(Saved entries)
• • • • •

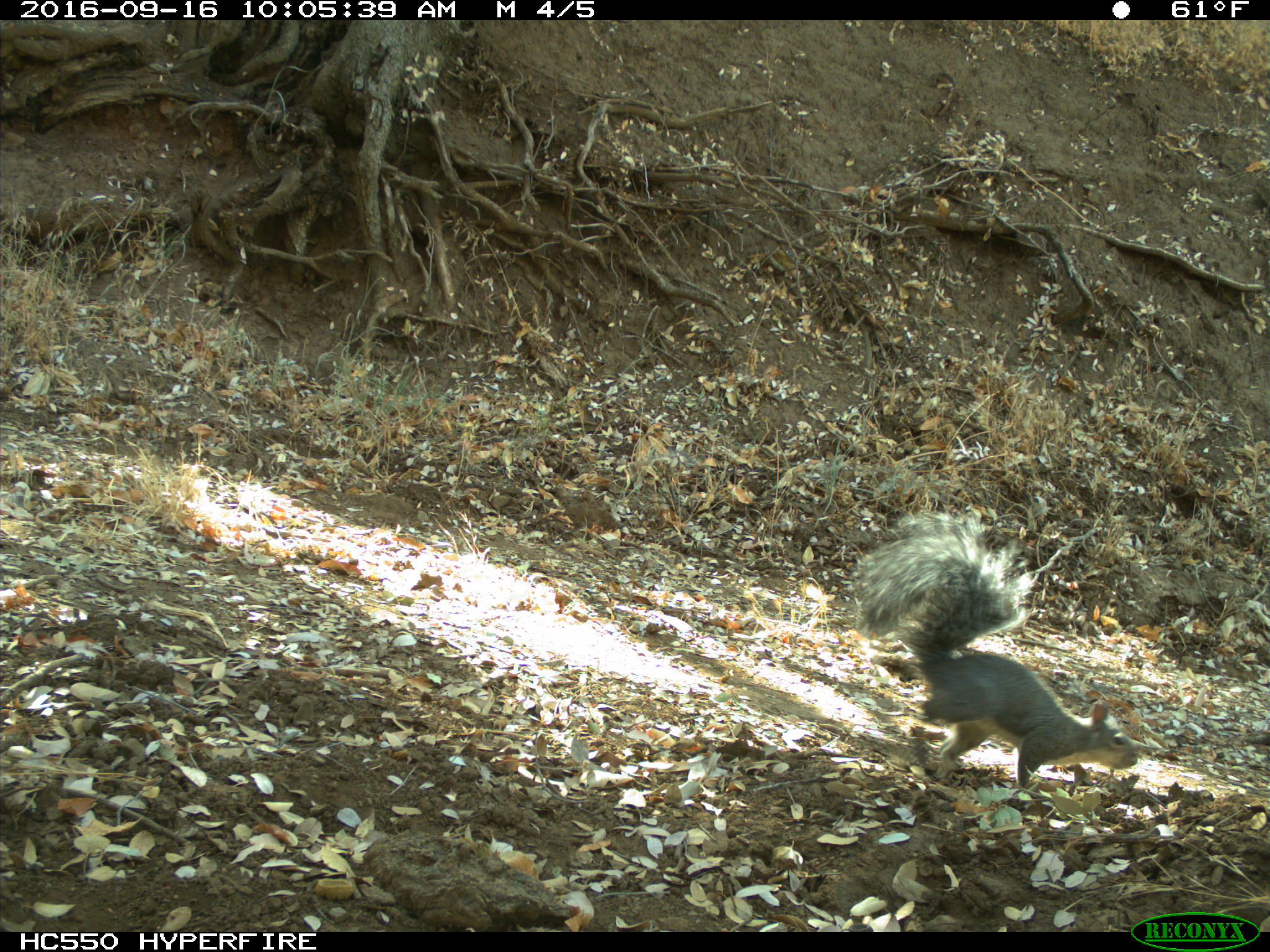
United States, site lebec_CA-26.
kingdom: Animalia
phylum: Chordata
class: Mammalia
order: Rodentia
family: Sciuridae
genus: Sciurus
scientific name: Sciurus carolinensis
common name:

• • • • •

Directions =
Every line above must appear in the answer unchanged, and no picture may appear in it.

Answer section =
United States, site lebec_CA-26.
kingdom: Animalia
phylum: Chordata
class: Mammalia
order: Rodentia
family: Sciuridae
genus: Sciurus
scientific name: Sciurus carolinensis
common name:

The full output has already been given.